Reproduce each line of the data exactly as it is.

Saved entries
________

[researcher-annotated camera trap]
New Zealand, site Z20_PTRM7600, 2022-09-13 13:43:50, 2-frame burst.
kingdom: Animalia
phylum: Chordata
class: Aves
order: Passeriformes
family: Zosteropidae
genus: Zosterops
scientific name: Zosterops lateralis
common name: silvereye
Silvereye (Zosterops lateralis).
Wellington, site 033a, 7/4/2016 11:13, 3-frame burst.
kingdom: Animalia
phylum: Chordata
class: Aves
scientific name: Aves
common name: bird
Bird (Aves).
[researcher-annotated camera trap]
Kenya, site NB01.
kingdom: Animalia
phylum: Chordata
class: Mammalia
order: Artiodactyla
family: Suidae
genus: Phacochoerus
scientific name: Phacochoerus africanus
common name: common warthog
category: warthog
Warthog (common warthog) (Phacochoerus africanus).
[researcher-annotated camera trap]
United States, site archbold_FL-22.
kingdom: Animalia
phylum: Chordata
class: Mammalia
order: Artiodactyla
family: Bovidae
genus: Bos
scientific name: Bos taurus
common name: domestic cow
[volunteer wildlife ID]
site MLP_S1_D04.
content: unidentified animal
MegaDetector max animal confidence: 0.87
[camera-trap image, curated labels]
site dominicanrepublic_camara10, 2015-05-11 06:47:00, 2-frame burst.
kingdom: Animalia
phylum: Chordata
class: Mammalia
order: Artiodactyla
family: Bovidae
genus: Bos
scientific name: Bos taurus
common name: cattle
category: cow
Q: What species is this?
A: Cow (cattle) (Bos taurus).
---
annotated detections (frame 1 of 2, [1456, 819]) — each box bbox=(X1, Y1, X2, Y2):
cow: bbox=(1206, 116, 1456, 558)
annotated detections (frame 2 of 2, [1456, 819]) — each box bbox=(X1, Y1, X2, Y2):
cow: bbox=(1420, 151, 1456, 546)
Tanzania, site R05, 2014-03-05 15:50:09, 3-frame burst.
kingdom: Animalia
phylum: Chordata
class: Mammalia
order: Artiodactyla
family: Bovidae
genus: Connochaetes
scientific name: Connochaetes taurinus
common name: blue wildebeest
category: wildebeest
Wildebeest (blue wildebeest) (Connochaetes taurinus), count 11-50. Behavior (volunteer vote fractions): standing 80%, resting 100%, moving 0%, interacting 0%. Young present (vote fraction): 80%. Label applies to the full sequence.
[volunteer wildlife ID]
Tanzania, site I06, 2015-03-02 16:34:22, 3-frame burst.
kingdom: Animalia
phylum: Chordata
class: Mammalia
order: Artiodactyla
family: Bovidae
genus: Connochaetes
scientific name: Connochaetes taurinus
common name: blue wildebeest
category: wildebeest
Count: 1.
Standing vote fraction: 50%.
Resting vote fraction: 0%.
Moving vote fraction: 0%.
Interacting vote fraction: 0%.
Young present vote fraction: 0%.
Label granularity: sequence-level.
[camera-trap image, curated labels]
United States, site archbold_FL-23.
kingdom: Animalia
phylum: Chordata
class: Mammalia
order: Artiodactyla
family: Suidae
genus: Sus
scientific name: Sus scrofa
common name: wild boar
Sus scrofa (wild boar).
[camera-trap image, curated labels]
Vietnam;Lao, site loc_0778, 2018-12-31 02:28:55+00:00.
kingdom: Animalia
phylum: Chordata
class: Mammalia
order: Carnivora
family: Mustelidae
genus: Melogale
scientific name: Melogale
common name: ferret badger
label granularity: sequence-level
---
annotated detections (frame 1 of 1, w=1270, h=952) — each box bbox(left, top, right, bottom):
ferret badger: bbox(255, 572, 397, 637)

________

*EXERCISE ANSWER*
[researcher-annotated camera trap]
New Zealand, site Z20_PTRM7600, 2022-09-13 13:43:50, 2-frame burst.
kingdom: Animalia
phylum: Chordata
class: Aves
order: Passeriformes
family: Zosteropidae
genus: Zosterops
scientific name: Zosterops lateralis
common name: silvereye
Silvereye (Zosterops lateralis).
Wellington, site 033a, 7/4/2016 11:13, 3-frame burst.
kingdom: Animalia
phylum: Chordata
class: Aves
scientific name: Aves
common name: bird
Bird (Aves).
[researcher-annotated camera trap]
Kenya, site NB01.
kingdom: Animalia
phylum: Chordata
class: Mammalia
order: Artiodactyla
family: Suidae
genus: Phacochoerus
scientific name: Phacochoerus africanus
common name: common warthog
category: warthog
Warthog (common warthog) (Phacochoerus africanus).
[researcher-annotated camera trap]
United States, site archbold_FL-22.
kingdom: Animalia
phylum: Chordata
class: Mammalia
order: Artiodactyla
family: Bovidae
genus: Bos
scientific name: Bos taurus
common name: domestic cow
[volunteer wildlife ID]
site MLP_S1_D04.
content: unidentified animal
MegaDetector max animal confidence: 0.87
[camera-trap image, curated labels]
site dominicanrepublic_camara10, 2015-05-11 06:47:00, 2-frame burst.
kingdom: Animalia
phylum: Chordata
class: Mammalia
order: Artiodactyla
family: Bovidae
genus: Bos
scientific name: Bos taurus
common name: cattle
category: cow
Q: What species is this?
A: Cow (cattle) (Bos taurus).
---
annotated detections (frame 1 of 2, [1456, 819]) — each box bbox=(X1, Y1, X2, Y2):
cow: bbox=(1206, 116, 1456, 558)
annotated detections (frame 2 of 2, [1456, 819]) — each box bbox=(X1, Y1, X2, Y2):
cow: bbox=(1420, 151, 1456, 546)
Tanzania, site R05, 2014-03-05 15:50:09, 3-frame burst.
kingdom: Animalia
phylum: Chordata
class: Mammalia
order: Artiodactyla
family: Bovidae
genus: Connochaetes
scientific name: Connochaetes taurinus
common name: blue wildebeest
category: wildebeest
Wildebeest (blue wildebeest) (Connochaetes taurinus), count 11-50. Behavior (volunteer vote fractions): standing 80%, resting 100%, moving 0%, interacting 0%. Young present (vote fraction): 80%. Label applies to the full sequence.
[volunteer wildlife ID]
Tanzania, site I06, 2015-03-02 16:34:22, 3-frame burst.
kingdom: Animalia
phylum: Chordata
class: Mammalia
order: Artiodactyla
family: Bovidae
genus: Connochaetes
scientific name: Connochaetes taurinus
common name: blue wildebeest
category: wildebeest
Count: 1.
Standing vote fraction: 50%.
Resting vote fraction: 0%.
Moving vote fraction: 0%.
Interacting vote fraction: 0%.
Young present vote fraction: 0%.
Label granularity: sequence-level.
[camera-trap image, curated labels]
United States, site archbold_FL-23.
kingdom: Animalia
phylum: Chordata
class: Mammalia
order: Artiodactyla
family: Suidae
genus: Sus
scientific name: Sus scrofa
common name: wild boar
Sus scrofa (wild boar).
[camera-trap image, curated labels]
Vietnam;Lao, site loc_0778, 2018-12-31 02:28:55+00:00.
kingdom: Animalia
phylum: Chordata
class: Mammalia
order: Carnivora
family: Mustelidae
genus: Melogale
scientific name: Melogale
common name: ferret badger
label granularity: sequence-level
---
annotated detections (frame 1 of 1, w=1270, h=952) — each box bbox(left, top, right, bottom):
ferret badger: bbox(255, 572, 397, 637)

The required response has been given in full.